Приехал черный катафалк. Привез гроб с телом, крест с полотенцем, венки. На лобовом стекле фото погибшего. Улыбается, говоря по телефону, чуть склонив голову к правому плечу. Лицо с коротко остриженной черной бородой. Красивое, с живыми глазами. На кресте фамилия, имя, отчество. Даты рождения и смерти. 26 лет земной жизни. На венках ленты с надписями: «Кортесу от боевых товарищей», «погибшему в борьбе с фашизмом», «от батьки Атамана», «от родственников», «от друзей», «от мамы», «от жены», «от брата». Светло-коричневый гроб с ручками. В гробу мужчина с бородой. Кожа головы от уха через темя до уха не столько сшита, сколько зашнурована темной ниткой как футбольный мяч. Нижняя челюсть слева была, наверное, разворочена, но сейчас ей, как и шее, придали форму. Лицо густо заштукатурено и приведено в посмертный порядок. Умный, улыбающийся мужчина смотрит с портрета на себя, лежащего в гробу. И образ, и оригинал не слышат, не видят, не чувствуют. Они уже за гранью доступного живым. В царстве мертвых. В царстве живых — только след.

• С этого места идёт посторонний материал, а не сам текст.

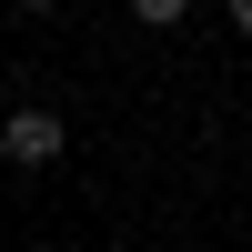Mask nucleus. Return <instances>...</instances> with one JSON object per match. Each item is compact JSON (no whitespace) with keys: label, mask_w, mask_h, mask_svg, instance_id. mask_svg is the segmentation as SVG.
I'll return each instance as SVG.
<instances>
[{"label":"nucleus","mask_w":252,"mask_h":252,"mask_svg":"<svg viewBox=\"0 0 252 252\" xmlns=\"http://www.w3.org/2000/svg\"><path fill=\"white\" fill-rule=\"evenodd\" d=\"M232 31H252V0H232Z\"/></svg>","instance_id":"3"},{"label":"nucleus","mask_w":252,"mask_h":252,"mask_svg":"<svg viewBox=\"0 0 252 252\" xmlns=\"http://www.w3.org/2000/svg\"><path fill=\"white\" fill-rule=\"evenodd\" d=\"M0 152H10L20 172H40V161H61V111H40V101H20V111L0 121Z\"/></svg>","instance_id":"1"},{"label":"nucleus","mask_w":252,"mask_h":252,"mask_svg":"<svg viewBox=\"0 0 252 252\" xmlns=\"http://www.w3.org/2000/svg\"><path fill=\"white\" fill-rule=\"evenodd\" d=\"M31 10H51V0H31Z\"/></svg>","instance_id":"4"},{"label":"nucleus","mask_w":252,"mask_h":252,"mask_svg":"<svg viewBox=\"0 0 252 252\" xmlns=\"http://www.w3.org/2000/svg\"><path fill=\"white\" fill-rule=\"evenodd\" d=\"M182 10H192V0H131V20H141V31H172Z\"/></svg>","instance_id":"2"}]
</instances>
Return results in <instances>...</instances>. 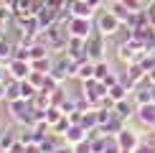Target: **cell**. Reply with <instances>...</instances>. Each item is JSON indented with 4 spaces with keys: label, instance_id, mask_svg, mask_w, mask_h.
Returning a JSON list of instances; mask_svg holds the SVG:
<instances>
[{
    "label": "cell",
    "instance_id": "obj_1",
    "mask_svg": "<svg viewBox=\"0 0 155 153\" xmlns=\"http://www.w3.org/2000/svg\"><path fill=\"white\" fill-rule=\"evenodd\" d=\"M94 25H97V33H102V36H107V38H109V36L117 33V31H122V25H125V23H122L112 10H107V8H104V10L97 13Z\"/></svg>",
    "mask_w": 155,
    "mask_h": 153
},
{
    "label": "cell",
    "instance_id": "obj_2",
    "mask_svg": "<svg viewBox=\"0 0 155 153\" xmlns=\"http://www.w3.org/2000/svg\"><path fill=\"white\" fill-rule=\"evenodd\" d=\"M76 74V59H71L69 54H61L59 59L54 61V69H51V76L54 79H59L61 84L66 79H71V76Z\"/></svg>",
    "mask_w": 155,
    "mask_h": 153
},
{
    "label": "cell",
    "instance_id": "obj_3",
    "mask_svg": "<svg viewBox=\"0 0 155 153\" xmlns=\"http://www.w3.org/2000/svg\"><path fill=\"white\" fill-rule=\"evenodd\" d=\"M107 94V84L104 82H99V79H87V82H81V97L89 102V107H97V102H99L102 97Z\"/></svg>",
    "mask_w": 155,
    "mask_h": 153
},
{
    "label": "cell",
    "instance_id": "obj_4",
    "mask_svg": "<svg viewBox=\"0 0 155 153\" xmlns=\"http://www.w3.org/2000/svg\"><path fill=\"white\" fill-rule=\"evenodd\" d=\"M66 31H69V36H76V38H84V41H87L92 33H97V25H94L92 18H76L74 15L71 21H69Z\"/></svg>",
    "mask_w": 155,
    "mask_h": 153
},
{
    "label": "cell",
    "instance_id": "obj_5",
    "mask_svg": "<svg viewBox=\"0 0 155 153\" xmlns=\"http://www.w3.org/2000/svg\"><path fill=\"white\" fill-rule=\"evenodd\" d=\"M87 59H92V61L107 59V36L92 33V36L87 38Z\"/></svg>",
    "mask_w": 155,
    "mask_h": 153
},
{
    "label": "cell",
    "instance_id": "obj_6",
    "mask_svg": "<svg viewBox=\"0 0 155 153\" xmlns=\"http://www.w3.org/2000/svg\"><path fill=\"white\" fill-rule=\"evenodd\" d=\"M31 72H33L31 61H23V59H13V61H8V74L13 76V79H18V82H25V79L31 76Z\"/></svg>",
    "mask_w": 155,
    "mask_h": 153
},
{
    "label": "cell",
    "instance_id": "obj_7",
    "mask_svg": "<svg viewBox=\"0 0 155 153\" xmlns=\"http://www.w3.org/2000/svg\"><path fill=\"white\" fill-rule=\"evenodd\" d=\"M125 127H127L125 120H120L117 115H112V117H109L104 125H99V133H102V135H112V138H117L120 133L125 130Z\"/></svg>",
    "mask_w": 155,
    "mask_h": 153
},
{
    "label": "cell",
    "instance_id": "obj_8",
    "mask_svg": "<svg viewBox=\"0 0 155 153\" xmlns=\"http://www.w3.org/2000/svg\"><path fill=\"white\" fill-rule=\"evenodd\" d=\"M114 115H117L120 120H130L132 115H137V105H135V100H120V102H114Z\"/></svg>",
    "mask_w": 155,
    "mask_h": 153
},
{
    "label": "cell",
    "instance_id": "obj_9",
    "mask_svg": "<svg viewBox=\"0 0 155 153\" xmlns=\"http://www.w3.org/2000/svg\"><path fill=\"white\" fill-rule=\"evenodd\" d=\"M94 69H97V61L92 59H81V61H76V79L79 82H87V79H94Z\"/></svg>",
    "mask_w": 155,
    "mask_h": 153
},
{
    "label": "cell",
    "instance_id": "obj_10",
    "mask_svg": "<svg viewBox=\"0 0 155 153\" xmlns=\"http://www.w3.org/2000/svg\"><path fill=\"white\" fill-rule=\"evenodd\" d=\"M135 117H137L145 127H153L155 130V102H150V105H140Z\"/></svg>",
    "mask_w": 155,
    "mask_h": 153
},
{
    "label": "cell",
    "instance_id": "obj_11",
    "mask_svg": "<svg viewBox=\"0 0 155 153\" xmlns=\"http://www.w3.org/2000/svg\"><path fill=\"white\" fill-rule=\"evenodd\" d=\"M140 140H143V138H140L135 130H130V127H125V130H122L120 135H117L120 148H130V151H135V148H137V145H140Z\"/></svg>",
    "mask_w": 155,
    "mask_h": 153
},
{
    "label": "cell",
    "instance_id": "obj_12",
    "mask_svg": "<svg viewBox=\"0 0 155 153\" xmlns=\"http://www.w3.org/2000/svg\"><path fill=\"white\" fill-rule=\"evenodd\" d=\"M132 100H135V105H150L153 100V84H140L137 89H135V94H132Z\"/></svg>",
    "mask_w": 155,
    "mask_h": 153
},
{
    "label": "cell",
    "instance_id": "obj_13",
    "mask_svg": "<svg viewBox=\"0 0 155 153\" xmlns=\"http://www.w3.org/2000/svg\"><path fill=\"white\" fill-rule=\"evenodd\" d=\"M81 140H87V130H84L81 125H71L66 130V135H64V143L66 145H76V143H81Z\"/></svg>",
    "mask_w": 155,
    "mask_h": 153
},
{
    "label": "cell",
    "instance_id": "obj_14",
    "mask_svg": "<svg viewBox=\"0 0 155 153\" xmlns=\"http://www.w3.org/2000/svg\"><path fill=\"white\" fill-rule=\"evenodd\" d=\"M71 15H76V18H92L94 15V10H92V5L87 3V0H71Z\"/></svg>",
    "mask_w": 155,
    "mask_h": 153
},
{
    "label": "cell",
    "instance_id": "obj_15",
    "mask_svg": "<svg viewBox=\"0 0 155 153\" xmlns=\"http://www.w3.org/2000/svg\"><path fill=\"white\" fill-rule=\"evenodd\" d=\"M15 143H18V130H13V127H8V130H0V151L8 153Z\"/></svg>",
    "mask_w": 155,
    "mask_h": 153
},
{
    "label": "cell",
    "instance_id": "obj_16",
    "mask_svg": "<svg viewBox=\"0 0 155 153\" xmlns=\"http://www.w3.org/2000/svg\"><path fill=\"white\" fill-rule=\"evenodd\" d=\"M107 94H109V97H112L114 102H120V100H127V97H132V94H130V89H127L125 84H122V82H117V84H112V87L107 89Z\"/></svg>",
    "mask_w": 155,
    "mask_h": 153
},
{
    "label": "cell",
    "instance_id": "obj_17",
    "mask_svg": "<svg viewBox=\"0 0 155 153\" xmlns=\"http://www.w3.org/2000/svg\"><path fill=\"white\" fill-rule=\"evenodd\" d=\"M81 127L84 130H97V127H99V120H97V110H87L81 115Z\"/></svg>",
    "mask_w": 155,
    "mask_h": 153
},
{
    "label": "cell",
    "instance_id": "obj_18",
    "mask_svg": "<svg viewBox=\"0 0 155 153\" xmlns=\"http://www.w3.org/2000/svg\"><path fill=\"white\" fill-rule=\"evenodd\" d=\"M36 94H38V87H36L31 79L21 82V100H28V102H31V100L36 97Z\"/></svg>",
    "mask_w": 155,
    "mask_h": 153
},
{
    "label": "cell",
    "instance_id": "obj_19",
    "mask_svg": "<svg viewBox=\"0 0 155 153\" xmlns=\"http://www.w3.org/2000/svg\"><path fill=\"white\" fill-rule=\"evenodd\" d=\"M31 66H33V72L51 74V69H54V61H51L48 56H43V59H36V61H31Z\"/></svg>",
    "mask_w": 155,
    "mask_h": 153
},
{
    "label": "cell",
    "instance_id": "obj_20",
    "mask_svg": "<svg viewBox=\"0 0 155 153\" xmlns=\"http://www.w3.org/2000/svg\"><path fill=\"white\" fill-rule=\"evenodd\" d=\"M5 89H8V102H13V100H21V82L18 79H10L5 82Z\"/></svg>",
    "mask_w": 155,
    "mask_h": 153
},
{
    "label": "cell",
    "instance_id": "obj_21",
    "mask_svg": "<svg viewBox=\"0 0 155 153\" xmlns=\"http://www.w3.org/2000/svg\"><path fill=\"white\" fill-rule=\"evenodd\" d=\"M71 125H74V123L69 120V115H64V117L59 120V123H56L54 127H51V133H54V135H59V138H64V135H66V130H69Z\"/></svg>",
    "mask_w": 155,
    "mask_h": 153
},
{
    "label": "cell",
    "instance_id": "obj_22",
    "mask_svg": "<svg viewBox=\"0 0 155 153\" xmlns=\"http://www.w3.org/2000/svg\"><path fill=\"white\" fill-rule=\"evenodd\" d=\"M112 74V69H109V64L107 59H102V61H97V69H94V79H99V82H104L107 76Z\"/></svg>",
    "mask_w": 155,
    "mask_h": 153
},
{
    "label": "cell",
    "instance_id": "obj_23",
    "mask_svg": "<svg viewBox=\"0 0 155 153\" xmlns=\"http://www.w3.org/2000/svg\"><path fill=\"white\" fill-rule=\"evenodd\" d=\"M61 117H64V110H61L59 105H51L48 110H46V120H48V125H51V127H54L56 123H59Z\"/></svg>",
    "mask_w": 155,
    "mask_h": 153
},
{
    "label": "cell",
    "instance_id": "obj_24",
    "mask_svg": "<svg viewBox=\"0 0 155 153\" xmlns=\"http://www.w3.org/2000/svg\"><path fill=\"white\" fill-rule=\"evenodd\" d=\"M120 143H117V138H112V135H107V145H104V151L102 153H120Z\"/></svg>",
    "mask_w": 155,
    "mask_h": 153
},
{
    "label": "cell",
    "instance_id": "obj_25",
    "mask_svg": "<svg viewBox=\"0 0 155 153\" xmlns=\"http://www.w3.org/2000/svg\"><path fill=\"white\" fill-rule=\"evenodd\" d=\"M135 153H155V143H153V138H150V140H140V145L135 148Z\"/></svg>",
    "mask_w": 155,
    "mask_h": 153
},
{
    "label": "cell",
    "instance_id": "obj_26",
    "mask_svg": "<svg viewBox=\"0 0 155 153\" xmlns=\"http://www.w3.org/2000/svg\"><path fill=\"white\" fill-rule=\"evenodd\" d=\"M74 153H94V151H92V143H89V138L81 140V143H76V145H74Z\"/></svg>",
    "mask_w": 155,
    "mask_h": 153
},
{
    "label": "cell",
    "instance_id": "obj_27",
    "mask_svg": "<svg viewBox=\"0 0 155 153\" xmlns=\"http://www.w3.org/2000/svg\"><path fill=\"white\" fill-rule=\"evenodd\" d=\"M28 79L33 82L38 89H41V87H43V82H46V74H41V72H31V76H28Z\"/></svg>",
    "mask_w": 155,
    "mask_h": 153
},
{
    "label": "cell",
    "instance_id": "obj_28",
    "mask_svg": "<svg viewBox=\"0 0 155 153\" xmlns=\"http://www.w3.org/2000/svg\"><path fill=\"white\" fill-rule=\"evenodd\" d=\"M122 5H125L127 10H143V5H140V0H120Z\"/></svg>",
    "mask_w": 155,
    "mask_h": 153
},
{
    "label": "cell",
    "instance_id": "obj_29",
    "mask_svg": "<svg viewBox=\"0 0 155 153\" xmlns=\"http://www.w3.org/2000/svg\"><path fill=\"white\" fill-rule=\"evenodd\" d=\"M145 15H147V23H150L153 28H155V0H153L150 5H147V10H145Z\"/></svg>",
    "mask_w": 155,
    "mask_h": 153
},
{
    "label": "cell",
    "instance_id": "obj_30",
    "mask_svg": "<svg viewBox=\"0 0 155 153\" xmlns=\"http://www.w3.org/2000/svg\"><path fill=\"white\" fill-rule=\"evenodd\" d=\"M10 74H8V64H0V82H8Z\"/></svg>",
    "mask_w": 155,
    "mask_h": 153
},
{
    "label": "cell",
    "instance_id": "obj_31",
    "mask_svg": "<svg viewBox=\"0 0 155 153\" xmlns=\"http://www.w3.org/2000/svg\"><path fill=\"white\" fill-rule=\"evenodd\" d=\"M8 153H25V143H21V140H18V143L13 145V148H10Z\"/></svg>",
    "mask_w": 155,
    "mask_h": 153
},
{
    "label": "cell",
    "instance_id": "obj_32",
    "mask_svg": "<svg viewBox=\"0 0 155 153\" xmlns=\"http://www.w3.org/2000/svg\"><path fill=\"white\" fill-rule=\"evenodd\" d=\"M25 153H43V151L38 143H31V145H25Z\"/></svg>",
    "mask_w": 155,
    "mask_h": 153
},
{
    "label": "cell",
    "instance_id": "obj_33",
    "mask_svg": "<svg viewBox=\"0 0 155 153\" xmlns=\"http://www.w3.org/2000/svg\"><path fill=\"white\" fill-rule=\"evenodd\" d=\"M0 102H8V89H5V82H0Z\"/></svg>",
    "mask_w": 155,
    "mask_h": 153
},
{
    "label": "cell",
    "instance_id": "obj_34",
    "mask_svg": "<svg viewBox=\"0 0 155 153\" xmlns=\"http://www.w3.org/2000/svg\"><path fill=\"white\" fill-rule=\"evenodd\" d=\"M56 153H74V145H66V143H64V145H61V148L56 151Z\"/></svg>",
    "mask_w": 155,
    "mask_h": 153
},
{
    "label": "cell",
    "instance_id": "obj_35",
    "mask_svg": "<svg viewBox=\"0 0 155 153\" xmlns=\"http://www.w3.org/2000/svg\"><path fill=\"white\" fill-rule=\"evenodd\" d=\"M147 82H150V84H155V69H150V72H147Z\"/></svg>",
    "mask_w": 155,
    "mask_h": 153
},
{
    "label": "cell",
    "instance_id": "obj_36",
    "mask_svg": "<svg viewBox=\"0 0 155 153\" xmlns=\"http://www.w3.org/2000/svg\"><path fill=\"white\" fill-rule=\"evenodd\" d=\"M0 38H5V23H0Z\"/></svg>",
    "mask_w": 155,
    "mask_h": 153
},
{
    "label": "cell",
    "instance_id": "obj_37",
    "mask_svg": "<svg viewBox=\"0 0 155 153\" xmlns=\"http://www.w3.org/2000/svg\"><path fill=\"white\" fill-rule=\"evenodd\" d=\"M120 153H135V151H130V148H122V151H120Z\"/></svg>",
    "mask_w": 155,
    "mask_h": 153
},
{
    "label": "cell",
    "instance_id": "obj_38",
    "mask_svg": "<svg viewBox=\"0 0 155 153\" xmlns=\"http://www.w3.org/2000/svg\"><path fill=\"white\" fill-rule=\"evenodd\" d=\"M0 8H5V0H0Z\"/></svg>",
    "mask_w": 155,
    "mask_h": 153
}]
</instances>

Подходит мать и начинает рвать души присутствующих. «Как тебе, мой любимый сыночек, было больно! и почему я не заслонила тебя собой? Что мы без тебя будем делать? Твои красивые ручки никогда не дотронутся до меня! Ты всех хотел защитить! Как тебе было больно!» Наконец-то мать отводят. Становится легче. Почему-то плач матери воспринимается как упрек. Он погиб, а ты? Стыдно смотреть на убитого мужчину. Стыдно быть мужчиной, считать себя мужчиной и стоять со здоровыми руками и ногами у гроба мужика, погибшего за идеи, которые ты поддерживал на митингах, за которые голосовал. Он-то пошел до конца. А ты? Покричал на митингах и в кусты? Люди с автоматами на плече отстаивают твои идеи, не так ли? Их совесть не мучает. Они сделали выбор. А ты? Ты прячешься за их спины и выдумываешь сотни убедительных для тебя отговорок. Стар. Не служил в армии. И прочее.
Ваня распоряжается умело, с толком. Голос приятный. Решения верные. Движения пластичные. Подвижное лицо и обрывки грамотно построенных фраз выдают человека, обтесанного высшим образованием. От ДК Куйбышева поехали к Планетарию, где жил погибший. Гроб постоял. Я не подходил. Коллеги матери погибшего тихо перебрасывались словами. Вспоминали, как погибший, еще мальчиком, не знающим свою судьбу, приходил с мамой на работу. Женщина лет 55-60 говорит, глядя на мелкого, бараньего веса, ополченца: «Куда этот шкет лезет? Он что, сможет меня защитить?» Стоящий рядом мужчина отвечает, что в современной войне рост и вес не главное. Надо уметь обращаться с оружием. Надо уметь воевать. Молчание. Начинают говорить на посторонние темы. Понимаю: про себя думают, что погиб глупо. Надо было прогнуться, потерпеть. Все не так страшно. Нет никакого фашизма. Жизнь ведь одна и прочее.